ARver/doc/data_track.md

# Data track handling in AccurateRip disc ID calculation

Data tracks present in enhanced and mixed mode CDs require special treatment
during calculation of AccurateRip disc IDs. While mixed mode CDs are not
popular anymore, enhanced CDs are still widespread.

To figure out how to deal with this problem I ripped several CDs of different
types using various AccurateRip-aware programs, and compared the results I got.
I consider `dBpoweramp` to be the reference implementation: it was created by
the same entity which operates AccurateRip database.

AccurateRip database lookup is based on a disc fingerprint of the following
format: `nnn-aaaaaaaa-bbbbbbbb-ffffffff`. The fields are:

* `nnn`: number of tracks on CD (decimal),
* `aaaaaaaa` and `bbbbbbbb`: two types of AccurateRip disc IDs (hex),
* `ffffffff`: [FreeDB disc ID] (hex).

EXTRACTED ENTRIES.
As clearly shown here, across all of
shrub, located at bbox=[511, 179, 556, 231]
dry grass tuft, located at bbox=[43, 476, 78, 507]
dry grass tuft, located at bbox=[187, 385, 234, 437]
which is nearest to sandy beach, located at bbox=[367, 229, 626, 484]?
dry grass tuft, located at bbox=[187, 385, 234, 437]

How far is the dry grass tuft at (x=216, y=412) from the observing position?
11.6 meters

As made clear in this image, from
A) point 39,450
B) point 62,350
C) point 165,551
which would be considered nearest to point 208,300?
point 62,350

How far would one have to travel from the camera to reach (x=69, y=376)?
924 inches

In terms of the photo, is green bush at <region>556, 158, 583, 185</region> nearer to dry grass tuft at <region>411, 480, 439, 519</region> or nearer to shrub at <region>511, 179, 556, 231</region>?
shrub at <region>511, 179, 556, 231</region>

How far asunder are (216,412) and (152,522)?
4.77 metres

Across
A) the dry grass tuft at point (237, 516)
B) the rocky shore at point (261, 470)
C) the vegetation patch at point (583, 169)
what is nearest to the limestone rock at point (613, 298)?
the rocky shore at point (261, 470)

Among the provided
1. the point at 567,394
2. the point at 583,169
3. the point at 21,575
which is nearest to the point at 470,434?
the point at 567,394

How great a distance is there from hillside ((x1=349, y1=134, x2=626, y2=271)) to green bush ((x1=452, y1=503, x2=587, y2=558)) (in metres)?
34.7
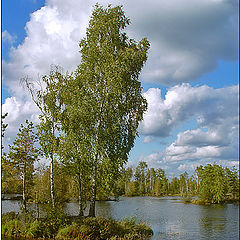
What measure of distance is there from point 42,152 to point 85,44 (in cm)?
779

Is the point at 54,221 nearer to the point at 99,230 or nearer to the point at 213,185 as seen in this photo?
the point at 99,230

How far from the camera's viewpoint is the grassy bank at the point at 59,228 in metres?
13.9

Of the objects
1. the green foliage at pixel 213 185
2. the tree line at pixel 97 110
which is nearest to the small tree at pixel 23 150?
the tree line at pixel 97 110

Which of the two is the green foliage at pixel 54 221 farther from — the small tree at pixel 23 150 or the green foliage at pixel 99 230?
the small tree at pixel 23 150

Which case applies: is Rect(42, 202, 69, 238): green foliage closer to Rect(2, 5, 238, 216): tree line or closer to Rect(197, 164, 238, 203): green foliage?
Rect(2, 5, 238, 216): tree line

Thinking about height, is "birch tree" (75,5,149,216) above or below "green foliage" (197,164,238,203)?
above

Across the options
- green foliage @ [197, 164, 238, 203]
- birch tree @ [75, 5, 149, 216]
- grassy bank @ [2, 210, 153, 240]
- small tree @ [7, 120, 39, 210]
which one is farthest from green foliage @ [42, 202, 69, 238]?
green foliage @ [197, 164, 238, 203]

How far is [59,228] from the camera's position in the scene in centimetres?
1439

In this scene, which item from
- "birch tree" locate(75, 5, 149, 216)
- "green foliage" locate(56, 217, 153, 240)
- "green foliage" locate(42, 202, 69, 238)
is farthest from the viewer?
"birch tree" locate(75, 5, 149, 216)

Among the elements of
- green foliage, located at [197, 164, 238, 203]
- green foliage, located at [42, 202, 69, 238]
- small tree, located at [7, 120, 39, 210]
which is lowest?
green foliage, located at [197, 164, 238, 203]

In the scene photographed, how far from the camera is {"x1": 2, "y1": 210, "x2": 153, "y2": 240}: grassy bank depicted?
1394 cm

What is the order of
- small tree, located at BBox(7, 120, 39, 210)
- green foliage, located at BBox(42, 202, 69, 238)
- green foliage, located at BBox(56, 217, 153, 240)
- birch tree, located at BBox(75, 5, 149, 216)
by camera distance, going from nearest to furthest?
green foliage, located at BBox(56, 217, 153, 240) → green foliage, located at BBox(42, 202, 69, 238) → birch tree, located at BBox(75, 5, 149, 216) → small tree, located at BBox(7, 120, 39, 210)

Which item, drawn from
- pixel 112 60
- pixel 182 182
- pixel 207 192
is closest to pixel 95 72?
pixel 112 60

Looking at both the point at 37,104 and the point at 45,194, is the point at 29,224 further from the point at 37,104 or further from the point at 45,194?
the point at 45,194
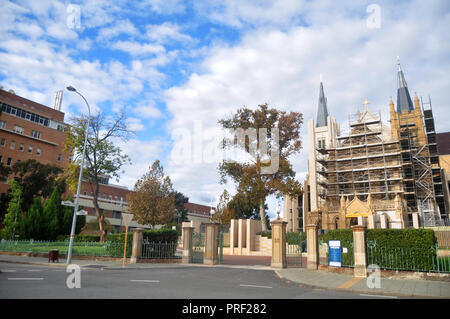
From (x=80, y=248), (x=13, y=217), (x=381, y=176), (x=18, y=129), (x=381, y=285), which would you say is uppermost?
(x=18, y=129)

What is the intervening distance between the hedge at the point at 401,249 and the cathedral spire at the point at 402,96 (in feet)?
201

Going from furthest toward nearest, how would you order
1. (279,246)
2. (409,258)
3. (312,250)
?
(279,246), (312,250), (409,258)

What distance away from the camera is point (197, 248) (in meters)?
20.5

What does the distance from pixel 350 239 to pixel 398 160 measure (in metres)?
43.3

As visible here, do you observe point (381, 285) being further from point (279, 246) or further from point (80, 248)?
point (80, 248)

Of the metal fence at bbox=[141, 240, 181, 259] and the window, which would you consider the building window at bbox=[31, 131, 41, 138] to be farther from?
the metal fence at bbox=[141, 240, 181, 259]

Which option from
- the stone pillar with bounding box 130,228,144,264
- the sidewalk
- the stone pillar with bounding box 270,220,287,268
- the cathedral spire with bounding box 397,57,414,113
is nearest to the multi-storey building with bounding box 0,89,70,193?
the stone pillar with bounding box 130,228,144,264

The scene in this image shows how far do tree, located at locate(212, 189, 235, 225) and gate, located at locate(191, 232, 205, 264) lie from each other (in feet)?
74.0

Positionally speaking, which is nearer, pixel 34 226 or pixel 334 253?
pixel 334 253

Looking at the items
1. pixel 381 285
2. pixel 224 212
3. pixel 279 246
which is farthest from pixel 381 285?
pixel 224 212

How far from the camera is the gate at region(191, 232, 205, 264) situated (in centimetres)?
2025

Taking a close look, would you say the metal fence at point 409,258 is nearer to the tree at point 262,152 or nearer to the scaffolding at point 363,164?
the tree at point 262,152

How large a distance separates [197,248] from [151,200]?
76.4 feet

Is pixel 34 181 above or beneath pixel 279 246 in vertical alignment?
above
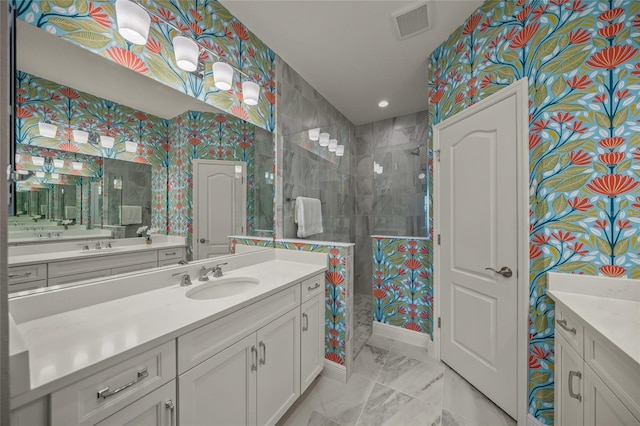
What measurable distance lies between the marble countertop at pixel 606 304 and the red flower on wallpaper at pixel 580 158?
571 mm

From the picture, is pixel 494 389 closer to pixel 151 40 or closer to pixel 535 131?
pixel 535 131

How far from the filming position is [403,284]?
2.43 metres

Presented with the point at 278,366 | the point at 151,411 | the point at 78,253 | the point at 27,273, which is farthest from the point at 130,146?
the point at 278,366

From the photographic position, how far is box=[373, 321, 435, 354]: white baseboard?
7.43 feet

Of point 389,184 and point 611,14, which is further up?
point 611,14

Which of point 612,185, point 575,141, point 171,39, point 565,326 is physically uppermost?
point 171,39

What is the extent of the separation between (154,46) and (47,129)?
Result: 27.7 inches

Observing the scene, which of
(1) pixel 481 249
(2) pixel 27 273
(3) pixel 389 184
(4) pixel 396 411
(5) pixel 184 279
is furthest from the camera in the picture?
(3) pixel 389 184

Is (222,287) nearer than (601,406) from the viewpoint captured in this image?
No

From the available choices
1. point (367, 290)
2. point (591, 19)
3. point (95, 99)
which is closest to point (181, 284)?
point (95, 99)

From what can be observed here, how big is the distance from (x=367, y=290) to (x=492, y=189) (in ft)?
8.38

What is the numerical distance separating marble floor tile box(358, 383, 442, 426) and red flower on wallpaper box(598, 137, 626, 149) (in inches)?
67.6

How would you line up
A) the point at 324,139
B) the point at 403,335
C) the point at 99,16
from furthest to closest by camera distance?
1. the point at 324,139
2. the point at 403,335
3. the point at 99,16

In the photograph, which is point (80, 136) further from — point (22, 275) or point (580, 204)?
point (580, 204)
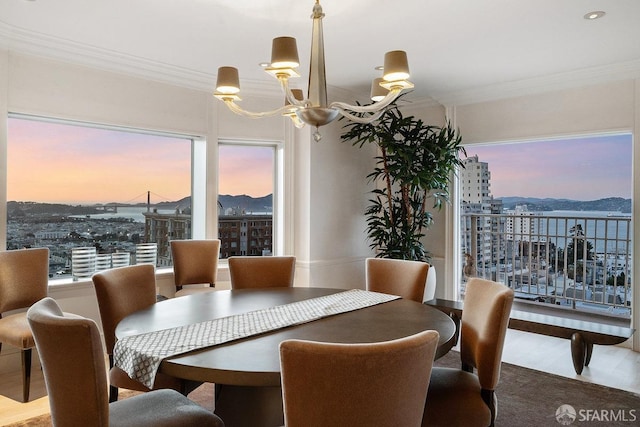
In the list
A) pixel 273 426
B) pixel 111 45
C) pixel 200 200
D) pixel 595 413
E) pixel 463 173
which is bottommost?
pixel 595 413

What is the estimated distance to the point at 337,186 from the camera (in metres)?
4.84

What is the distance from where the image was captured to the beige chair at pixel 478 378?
5.58 feet

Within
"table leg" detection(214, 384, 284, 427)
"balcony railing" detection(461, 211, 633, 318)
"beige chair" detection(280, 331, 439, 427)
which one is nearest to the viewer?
"beige chair" detection(280, 331, 439, 427)

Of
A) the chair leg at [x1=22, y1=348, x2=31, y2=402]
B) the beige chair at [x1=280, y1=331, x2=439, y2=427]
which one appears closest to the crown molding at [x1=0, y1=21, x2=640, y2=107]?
the chair leg at [x1=22, y1=348, x2=31, y2=402]

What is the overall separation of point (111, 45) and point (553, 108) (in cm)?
401

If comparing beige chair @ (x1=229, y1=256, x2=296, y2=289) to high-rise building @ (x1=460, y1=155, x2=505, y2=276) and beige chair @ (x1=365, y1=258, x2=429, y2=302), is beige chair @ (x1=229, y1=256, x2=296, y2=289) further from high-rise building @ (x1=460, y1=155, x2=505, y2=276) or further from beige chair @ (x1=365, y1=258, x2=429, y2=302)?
high-rise building @ (x1=460, y1=155, x2=505, y2=276)

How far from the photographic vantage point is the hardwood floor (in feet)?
9.11

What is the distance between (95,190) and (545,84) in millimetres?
4350

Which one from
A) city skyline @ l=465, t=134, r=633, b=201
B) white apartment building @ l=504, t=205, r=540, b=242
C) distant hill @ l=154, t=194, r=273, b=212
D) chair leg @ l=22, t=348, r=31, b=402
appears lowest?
chair leg @ l=22, t=348, r=31, b=402

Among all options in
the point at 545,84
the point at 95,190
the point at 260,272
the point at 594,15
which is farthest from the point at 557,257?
the point at 95,190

GIVEN EXERCISE 1. Report how many lines of the records contain the word "image", giving the number alone.
GIVEN EXERCISE 2. Pick up the note on data tracks in AccurateRip disc IDs after its last line and continue writing it.

WRITTEN RESPONSE 1. 4

WRITTEN RESPONSE 2.
All fields are padded with zeros if they would be shorter than 3 or 8 digits.
The three types of disc IDs are calculated based on the CD table of contents
(TOC).

## Enhanced CD (Blue Book)

Let's use "Liquid" by Recoil as an example. It has 10 audio tracks followed by
one data track.

Calculated full AccurateRip disc IDs are:

* `010-00164419-00b9f6e2-9e11600b` (calculated by `dBpoweramp` and `EAC` - correct)
* `010-00154c2f-00af4fd4-890e120a` (calculated by `Whipper` and `ARver` prior to `v0.5.0` - wrong!)

Only the number of tracks (`010`) is the same, all three disc IDs are different.
`dBpoweramp` and `EAC` verify the checksums of my ripped files correctly, but
`Whipper` and old `ARver` versions do not (I get no matching checksums).

`dBpoweramp` is developed by the same entity that operates AccurateRip database,
so its results can be considered authoritative. Actually it is interesting that
`Whipper` and old `ARver` versions get any AccurateRip results at all, instead
of a 404 error.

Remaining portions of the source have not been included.